So by telling it that you were a good swimmer, it started trying to figure out how to actually make you a good swimmer.

Karen Brown:

Exactly.

Drew McLellan:

So I have to think most people don’t ever do any of this. Right. So most people go around working on the 0.008 part of their brain forever, right?

Karen Brown:

Yes.

Drew McLellan:

Why do you think that is? Why do you think? Because this is revolutionary stuff. And it’s all based in science. You’re not just making this up, it’s not all woo woo stuff. It’s scientifically founded. So why do we as a people not know this? And why don’t we use the power of our unconscious mind? Why don’t we all do this?

Karen Brown:

Well, the first reason is that we, not all of us want to be faced with the fact that we’re all capable of more than we think. Honestly, you know those zombies who are going through life and we all know who these are, we know what they look like, they’re sort of going through life and they’re just riding the pleasure train, they’re kind of just riding from one thing to another. And it’s just one short gratification and then a dry spell, and then another short gratification, material things. The trappings of success that I talked about before, very materialistic kind of shallow stuff. Well, those zombies that are walking around, they don’t want to believe that there’s actually more to this life because then they might have to go find it.

Drew McLellan:

Got it.

Karen Brown:

They might have to figure out how to find it. And a lot of folks just don’t want to deal with that. They are the folks that are asking those questions and do have that nagging feeling inside like I did, of, okay, well, isn’t there more to it than this?

Drew McLellan:

What if I could do that?

Karen Brown:

Exactly. What if I can do that? What am I really capable of? Those are the folks that will do this. And I have to say, I’m seeing this growing a little bit now. Whereas 10 years ago, 20 years ago, oh, my gosh, nobody talked about this kind of stuff. So it’s becoming less of a secret now, even with the movie a few years ago called The Secret, that sort of started it. But it didn’t do a very good job of explaining the specific ways that your unconscious and conscious mind work together or are in conflict and what to do about it to bring out your true capability.

_Material provided_.

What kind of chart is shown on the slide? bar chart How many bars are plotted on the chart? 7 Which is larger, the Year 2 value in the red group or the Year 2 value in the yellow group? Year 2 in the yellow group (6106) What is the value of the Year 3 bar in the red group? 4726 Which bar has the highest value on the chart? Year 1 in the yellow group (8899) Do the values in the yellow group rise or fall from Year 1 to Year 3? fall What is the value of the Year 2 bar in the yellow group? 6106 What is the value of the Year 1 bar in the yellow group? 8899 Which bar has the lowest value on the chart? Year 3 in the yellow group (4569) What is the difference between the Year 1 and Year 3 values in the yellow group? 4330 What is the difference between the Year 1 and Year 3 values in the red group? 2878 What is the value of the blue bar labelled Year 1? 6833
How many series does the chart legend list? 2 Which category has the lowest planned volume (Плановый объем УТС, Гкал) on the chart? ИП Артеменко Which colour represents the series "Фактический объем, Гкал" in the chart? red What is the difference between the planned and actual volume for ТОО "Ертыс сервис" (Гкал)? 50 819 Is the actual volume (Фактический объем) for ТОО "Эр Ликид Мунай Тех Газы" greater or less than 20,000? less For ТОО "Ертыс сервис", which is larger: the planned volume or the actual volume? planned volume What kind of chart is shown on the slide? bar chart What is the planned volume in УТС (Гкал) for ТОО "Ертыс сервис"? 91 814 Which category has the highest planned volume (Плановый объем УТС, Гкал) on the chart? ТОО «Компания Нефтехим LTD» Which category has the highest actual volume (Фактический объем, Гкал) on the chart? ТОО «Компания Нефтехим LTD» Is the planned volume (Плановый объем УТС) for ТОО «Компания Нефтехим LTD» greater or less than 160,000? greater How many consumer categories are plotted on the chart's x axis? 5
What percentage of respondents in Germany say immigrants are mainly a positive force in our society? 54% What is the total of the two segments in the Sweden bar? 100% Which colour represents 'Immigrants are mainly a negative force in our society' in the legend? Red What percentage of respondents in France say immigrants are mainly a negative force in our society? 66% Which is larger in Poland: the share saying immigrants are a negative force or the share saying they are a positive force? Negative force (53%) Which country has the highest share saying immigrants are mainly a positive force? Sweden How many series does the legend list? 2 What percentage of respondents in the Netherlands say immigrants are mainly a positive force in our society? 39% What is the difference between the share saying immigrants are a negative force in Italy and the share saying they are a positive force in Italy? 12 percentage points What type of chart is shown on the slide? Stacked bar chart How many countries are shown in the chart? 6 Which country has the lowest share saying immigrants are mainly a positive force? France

_Goal of the exercise_.
Answer these questions from the interview excerpt:
(a) What part of their brain does Drew McLellan say most people go around working on forever?
(b) What does Karen Brown say the zombies going through life are riding?
(c) Which movie does Karen Brown name, and what does she say it did not do a very good job of explaining?

_Task result_.
(a) The 0.008 part of their brain.
(b) The pleasure train.
(c) The Secret. It did not do a very good job of explaining the specific ways that your unconscious and conscious mind work together or are in conflict, and what to do about it to bring out your true capability.